Jack Cleary

Personal information
- Born: 8 August 1995 (age 30) Subiaco, Western Australia
- Education: Trinity College, Perth University of California, Berkeley
- Years active: 2019-current
- Height: 187 cm (6 ft 2 in)
- Weight: 90 kg (198 lb)

Sport
- Sport: Rowing
- Club: West Australian Rowing Club

Achievements and titles
- National finals: King's Cup 2014, 2019-21 Australian Champion M4X 2021,22

Medal record
Olympic Games
| Bronze medal – third place | 2020 Tokyo | Quad scull |

= Jack Cleary (rower) =

Australian rower (born 1995)

Jack Cleary (born 8 August 1995) is an Australian representative rower. He is an Australian national champion, has represented at world championships and is an Olympic medallist. He raced in the Australian men's quad scull at Tokyo 2021 to a bronze medal.

==Club and state rowing==
Cleary was schooled at Trinity College, Perth where he took up rowing. His senior club rowing started from the West Australian Rowing Club.

Cleary's state representative debut for Western Australia came in 2013 when he was selected in the state youth eight to contest the Noel Wilkinson trophy at the Interstate Regatta. In 2014 he was selected in the West Australian men's senior eight to contest the Kings Cup.

Cleary attended the University of California, Berkeley, double-majoring in Economics and Sociology. He rowed in UC Berkeley fours and eights at Intercollegiate Rowing Association regattas from 2016 to 2018.

Cleary was again selected in West Australian King's Cup eights in 2019 and 2021. In 2021 and 2022 he won Australian Championship titles in the open men's quad scull.

==International representative rowing==
Cleary made his Australian representative debut at the 2013 Junior World Rowing Championships in Trakai, Lithuania when he was selected to race Australia's double scull which finished in overall sixth place. In 2015 he was selected in the bow seat of Australia's coxed for the World Rowing U23 Championships in Plovdiv; the crew finished fifth in the final.

Cleary took part in the following 2016 World Rowing U23 Championships in Rotterdam, where the team placed third.

By national team selections in 2021 for the delayed Tokyo Olympics, Cleary had joined the Australian quad scull, which qualified for the Olympics on 2019 performances. Cleary was selected to race that boat with Cameron Girdlestone, Luke Letcher and Caleb Antill in the other seats. This combination had won the 2021 Australian national title in the quad. In Tokyo the quad won their heat and progressed straight to the A final. They were behind the lead for much of the race but winds had blown up before the event and some crews struggled with their bladework in the chop. With Cleary sculling and steering from the bow seat, the Australian quad kept their composure and technique and managed a bronze medal finish on the line.

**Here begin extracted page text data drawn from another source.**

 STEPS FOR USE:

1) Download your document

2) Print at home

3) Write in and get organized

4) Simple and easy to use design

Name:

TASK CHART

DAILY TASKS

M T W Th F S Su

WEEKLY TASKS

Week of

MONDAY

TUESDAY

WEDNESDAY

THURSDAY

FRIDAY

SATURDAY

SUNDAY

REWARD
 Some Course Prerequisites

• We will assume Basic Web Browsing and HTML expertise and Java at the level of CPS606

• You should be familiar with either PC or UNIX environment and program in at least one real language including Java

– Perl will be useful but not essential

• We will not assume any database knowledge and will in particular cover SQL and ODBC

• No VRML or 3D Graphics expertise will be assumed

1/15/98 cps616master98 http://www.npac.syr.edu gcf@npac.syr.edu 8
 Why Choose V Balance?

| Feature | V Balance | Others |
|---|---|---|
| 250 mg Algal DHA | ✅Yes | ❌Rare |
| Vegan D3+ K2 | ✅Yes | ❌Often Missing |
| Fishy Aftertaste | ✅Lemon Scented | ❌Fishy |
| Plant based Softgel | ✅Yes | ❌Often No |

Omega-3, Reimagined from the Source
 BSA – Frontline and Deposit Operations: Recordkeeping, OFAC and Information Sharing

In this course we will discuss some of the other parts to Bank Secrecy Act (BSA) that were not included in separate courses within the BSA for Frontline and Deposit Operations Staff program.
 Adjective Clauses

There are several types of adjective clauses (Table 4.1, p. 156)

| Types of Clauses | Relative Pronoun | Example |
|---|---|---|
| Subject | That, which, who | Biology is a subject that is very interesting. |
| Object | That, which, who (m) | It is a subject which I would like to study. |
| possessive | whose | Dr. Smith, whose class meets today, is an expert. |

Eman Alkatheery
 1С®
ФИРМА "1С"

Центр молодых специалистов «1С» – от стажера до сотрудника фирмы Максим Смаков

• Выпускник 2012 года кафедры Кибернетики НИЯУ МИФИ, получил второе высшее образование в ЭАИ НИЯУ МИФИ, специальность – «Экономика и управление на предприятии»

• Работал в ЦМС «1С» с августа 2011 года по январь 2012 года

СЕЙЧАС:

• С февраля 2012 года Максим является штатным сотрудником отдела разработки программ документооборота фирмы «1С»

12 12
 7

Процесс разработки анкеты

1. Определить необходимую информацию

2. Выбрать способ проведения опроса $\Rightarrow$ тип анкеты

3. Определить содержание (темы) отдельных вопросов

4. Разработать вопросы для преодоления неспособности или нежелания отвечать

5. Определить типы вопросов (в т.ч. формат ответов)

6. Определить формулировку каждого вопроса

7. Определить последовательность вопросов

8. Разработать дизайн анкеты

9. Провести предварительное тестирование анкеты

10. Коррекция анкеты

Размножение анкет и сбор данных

Antill and Cleary were selected as the likely Australian men's double scull to prepare for the 2022 international season and the 2022 World Rowing Championships. Racing with Antill in the double, Cleary won bronze at the World Rowing Cup II in Poznan. A week earlier at the Henley Royal Regatta Cleary and Antill had beaten the British double to win the Double Sculls Challenge Cup. At the 2022 World Rowing Championships at Racize, he raced as Australia's representative single sculler. He qualified through to the B final in which he finished sixth for an overall twelfth placing at the regatta.

In March 2023 Cleary was again selected in Australian men's sculling squad for the 2023 international season. At the Rowing World Cup II in Varese, Italy Cleary raced as Australia's M2X entrant with Harley Moore. They made the A final and finished in fourth place. At 2023's RWC III in Lucerne, Cleary and Moore again raced the M2X. This time they proceeded through the repechage, missed the A final and finished in overall ninth place. For the 2023 World Rowing Championships in Belgrade Serbia, Cleary was elevated to the Australian quad scull racing with Henry Youl, David Bartholot and Caleb Antill. They placed third in their heat and then won their repechage to progress to the A/B semifinals. Ultimately they finished third in the B final for an overall ninth place world ranking. This result did not qualify the boat for the 2024 Paris Olympics.